研究成果は、高速道路入り口の逆走防止、注意喚起情報の表示、大規模補修工事による交通影響の改善などに生かし、道路利用者の安全・安心・快適性向上を目指すという。
阪神高速道路と富士通交通・道路データサービス(FTRD)は11月8日、商用車プローブデータを活用した交通分析手法を確立したと発表した。
両社は、2015年3月から「交通ビッグデータの活用による社会価値創出に関する共同研究」を実施している。今回の発表は、研究内容の1つである「道路利用者の安全・安心・快適性向上等に寄与するGPSデータ等を用いた交通分析手法」に関する研究で、商用車のプローブデータの有用性に関する研究成果をまとめたもの。
成果の1つとして、近年社会問題化している高速道路の逆走に対して、逆走につながる「高速道路への進入間違い」を防止することが重要であるとし、プローブデータを分析して、問題のある車両の挙動を抽出・把握する手法を開発し、高速道路入口案内の充実に向けた対策の着眼点を示すことが可能となったとしている。
情報提供の高度化に向けた取り組みでは、最適な情報提供の在り方を検討する目的で、文字情報板での表示内容や表示方法がドライバーに与える影響を把握すべく、走行車両の挙動変化を分析。プローブデータの活用により、高速道路本線上の文字情報板で注意喚起情報を表示した場合、その通過直後に走行速度が低下する傾向が確認できたという。結果、文字情報板の情報提供による走行安全性向上のための着眼点を整理できたという。

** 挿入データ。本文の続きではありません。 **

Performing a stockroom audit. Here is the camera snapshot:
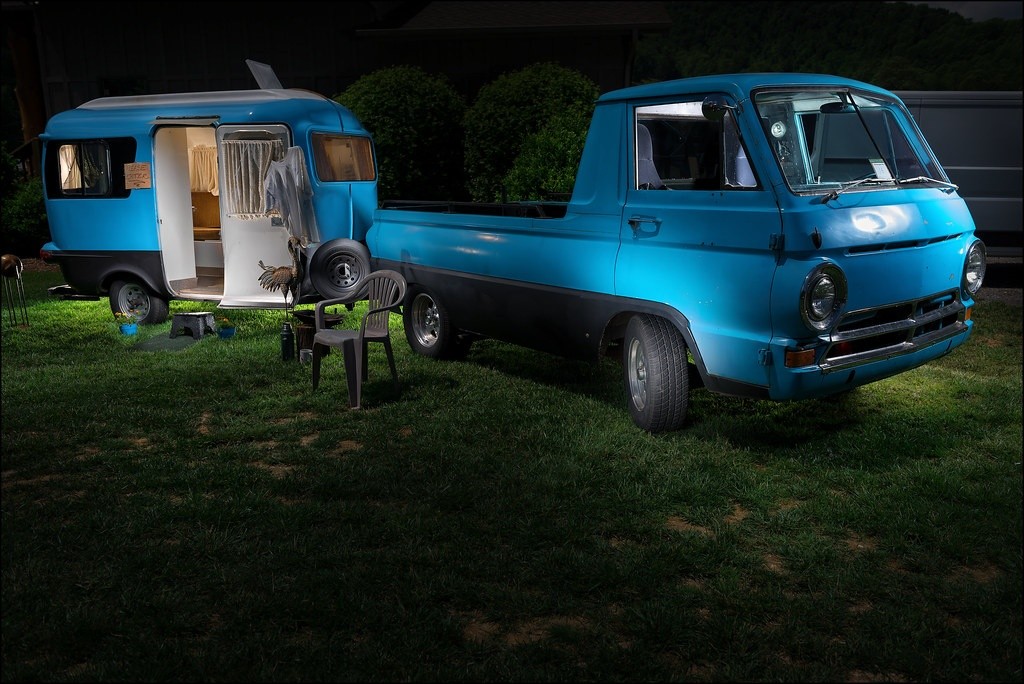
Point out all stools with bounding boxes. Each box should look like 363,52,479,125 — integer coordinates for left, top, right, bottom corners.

また、阪神高速は10日間程度の通行止めを伴う大規模補修工事を定期的に実施しているが、このような工事による交通影響を最小限に留め、工事回数の削減と工事自体の効率化を図るため、過去の事例分析を実施。車両ID付の経路データを活用して、大規模補修工事による交通影響をこれまでより面的かつ経時的に把握でき、出発時刻や到着時刻の変化などの従来把握が困難だった内容も把握できることを示せたとしている。
さらに、快適性と安全性確保のため、阪神高速ではこれまで顕在化した自然渋滞発生箇所や交通事故対策箇所を中心に対策を実施してきたが、快適性、安全性の向上を目的に潜在要因を抽出するため、自由流における速度分布状況を把握し、その活用可能性に関する事例分析を実施。1秒単位のドットデータを活用して短区間ごとの速度分布を分析し、速度超過しやすい箇所や道路線形などでは説明できない速度低下箇所の抽出、速度抑制対策の効果把握が可能となったとしている。
両社は今後も引き続き、IoT、交通ビッグデータを活用した交通分析手法の研究を推進し、「交通ビッグデータの活用による社会価値創出」を進めると説明している。